Why is the inclusion of creationism and “intelligent design” still a viable proposal for American biology curricula? What other secular policies are at risk of religious intrusion? NCSE board member Barbara Forrest dissects the issue with a panel of experts, including Barry Lynn, Chris Mooney, and John Shook. Where: Center for Inquiry, Washington, DC. When: 10/22/2011

Comments

  1. #1 Timothy P. Meldrum
    Metro Detroit, Michigan
    December 14, 2012

    Wow, that was a very well done presentation–well thought out and well worded. Without question, evolution is a difficult topic. Even Darwin himself struggled with it and what it meant for our understanding of humanity itself. For me the key is this: faith (trust) and reason are two equally valid ways of knowing the truth, but each must be applied properly. My religion must not require me to deny any truth, either truth taught to me by a trustworthy source or truth discovered through the use of reason. The hard part is sometimes having to work out the details of the common ground between faith and reason.
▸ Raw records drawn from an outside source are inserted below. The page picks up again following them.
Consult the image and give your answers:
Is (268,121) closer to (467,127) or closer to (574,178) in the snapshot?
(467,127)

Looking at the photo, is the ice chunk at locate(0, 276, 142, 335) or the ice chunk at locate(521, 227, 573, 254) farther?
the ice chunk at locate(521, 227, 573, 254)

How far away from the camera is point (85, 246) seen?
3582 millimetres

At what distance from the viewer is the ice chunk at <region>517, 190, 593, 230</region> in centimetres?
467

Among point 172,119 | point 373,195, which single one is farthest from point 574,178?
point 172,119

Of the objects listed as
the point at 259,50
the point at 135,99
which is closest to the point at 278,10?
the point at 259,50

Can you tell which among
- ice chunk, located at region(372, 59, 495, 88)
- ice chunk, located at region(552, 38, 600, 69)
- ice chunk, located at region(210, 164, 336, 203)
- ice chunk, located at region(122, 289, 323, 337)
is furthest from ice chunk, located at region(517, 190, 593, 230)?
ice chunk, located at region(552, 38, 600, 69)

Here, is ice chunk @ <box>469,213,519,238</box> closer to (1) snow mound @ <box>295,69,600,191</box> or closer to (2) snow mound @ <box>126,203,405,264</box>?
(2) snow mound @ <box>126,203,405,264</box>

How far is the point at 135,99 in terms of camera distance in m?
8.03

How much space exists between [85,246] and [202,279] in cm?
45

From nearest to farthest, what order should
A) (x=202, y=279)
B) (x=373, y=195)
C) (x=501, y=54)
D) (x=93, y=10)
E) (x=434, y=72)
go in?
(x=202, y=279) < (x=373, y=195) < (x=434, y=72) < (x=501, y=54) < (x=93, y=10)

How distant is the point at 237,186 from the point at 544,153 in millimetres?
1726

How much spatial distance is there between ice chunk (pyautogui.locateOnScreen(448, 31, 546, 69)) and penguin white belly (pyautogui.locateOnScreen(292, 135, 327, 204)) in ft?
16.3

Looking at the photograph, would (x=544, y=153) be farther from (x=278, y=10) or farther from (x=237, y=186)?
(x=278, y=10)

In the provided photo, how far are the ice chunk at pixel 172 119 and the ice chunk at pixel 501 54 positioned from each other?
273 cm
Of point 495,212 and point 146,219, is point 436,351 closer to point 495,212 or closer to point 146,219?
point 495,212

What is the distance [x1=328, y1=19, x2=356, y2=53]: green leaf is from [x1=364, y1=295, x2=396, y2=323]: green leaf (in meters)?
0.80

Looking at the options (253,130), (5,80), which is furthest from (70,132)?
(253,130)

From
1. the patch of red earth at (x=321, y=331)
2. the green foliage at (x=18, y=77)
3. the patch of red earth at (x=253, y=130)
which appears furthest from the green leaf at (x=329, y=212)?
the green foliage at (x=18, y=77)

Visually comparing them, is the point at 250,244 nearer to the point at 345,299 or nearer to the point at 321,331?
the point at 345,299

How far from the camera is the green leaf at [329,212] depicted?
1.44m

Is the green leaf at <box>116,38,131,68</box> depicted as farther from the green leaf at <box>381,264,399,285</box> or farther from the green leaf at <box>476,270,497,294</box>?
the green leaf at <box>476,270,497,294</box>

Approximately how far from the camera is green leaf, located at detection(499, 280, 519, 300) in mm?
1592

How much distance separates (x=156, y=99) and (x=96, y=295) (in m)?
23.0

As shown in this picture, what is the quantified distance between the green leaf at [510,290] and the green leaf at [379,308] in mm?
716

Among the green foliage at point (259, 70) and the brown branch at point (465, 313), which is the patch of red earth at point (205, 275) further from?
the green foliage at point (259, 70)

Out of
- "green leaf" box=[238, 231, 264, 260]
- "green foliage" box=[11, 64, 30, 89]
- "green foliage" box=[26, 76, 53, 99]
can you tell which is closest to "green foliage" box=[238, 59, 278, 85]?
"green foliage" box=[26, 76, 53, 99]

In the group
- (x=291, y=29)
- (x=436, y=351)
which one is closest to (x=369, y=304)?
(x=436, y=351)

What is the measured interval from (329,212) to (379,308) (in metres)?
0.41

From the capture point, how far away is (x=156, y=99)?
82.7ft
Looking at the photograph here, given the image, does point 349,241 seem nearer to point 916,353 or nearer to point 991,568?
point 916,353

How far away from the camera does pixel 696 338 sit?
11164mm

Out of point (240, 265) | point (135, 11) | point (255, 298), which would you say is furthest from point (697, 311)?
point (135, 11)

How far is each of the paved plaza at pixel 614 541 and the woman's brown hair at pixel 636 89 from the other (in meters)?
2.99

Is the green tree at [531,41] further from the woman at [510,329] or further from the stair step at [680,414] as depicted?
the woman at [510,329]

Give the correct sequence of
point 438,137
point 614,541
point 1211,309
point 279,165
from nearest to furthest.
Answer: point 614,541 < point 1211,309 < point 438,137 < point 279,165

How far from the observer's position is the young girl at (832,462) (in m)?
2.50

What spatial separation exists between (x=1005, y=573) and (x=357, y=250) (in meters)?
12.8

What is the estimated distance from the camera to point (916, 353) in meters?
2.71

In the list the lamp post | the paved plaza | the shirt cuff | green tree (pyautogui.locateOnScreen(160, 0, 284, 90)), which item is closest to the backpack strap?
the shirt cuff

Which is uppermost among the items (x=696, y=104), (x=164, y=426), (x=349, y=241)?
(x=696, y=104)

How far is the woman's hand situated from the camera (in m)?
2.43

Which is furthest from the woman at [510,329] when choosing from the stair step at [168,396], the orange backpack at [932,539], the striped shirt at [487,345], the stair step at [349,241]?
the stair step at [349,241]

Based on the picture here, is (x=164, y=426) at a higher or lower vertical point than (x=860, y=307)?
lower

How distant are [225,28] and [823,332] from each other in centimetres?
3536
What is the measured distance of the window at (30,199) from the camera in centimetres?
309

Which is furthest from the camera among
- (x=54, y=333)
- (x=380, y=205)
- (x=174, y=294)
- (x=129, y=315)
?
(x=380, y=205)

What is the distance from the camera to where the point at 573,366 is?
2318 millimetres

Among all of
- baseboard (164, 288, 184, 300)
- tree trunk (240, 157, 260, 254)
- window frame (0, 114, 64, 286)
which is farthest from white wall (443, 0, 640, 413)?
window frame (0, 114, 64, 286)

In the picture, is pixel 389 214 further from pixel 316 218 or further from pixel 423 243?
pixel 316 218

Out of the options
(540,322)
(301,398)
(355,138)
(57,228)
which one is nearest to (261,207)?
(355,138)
  2. #2 Ontelus Dan Gabriel
    Buzau, Romania
    December 15, 2012

    The secularism is the sign of the emergence of modern times. Despite a violent history, originated in illusions and idolatry, it is necessary for Homo sapiens the complementarity of the memory – including creationist hypothesis – and the critical thinking, which preserve the freedom and the common sense, not ideology and manipulation. The dignity of humankind consist in free will, the extraordinary fact to choose constantly between good and evil.

  3. #3 Fernando Tasso
    Argentina (Way off from the Biblia Belt)
    January 7, 2013

    Oxymoron is the name for a blatant contradiction between two terms, usually an adjective and a noun, like in “obscure light”. Now we have to find a new word for several (3+) terms contradicting each other like “critical thinking”, “common sense” and “creationist hypothesis”.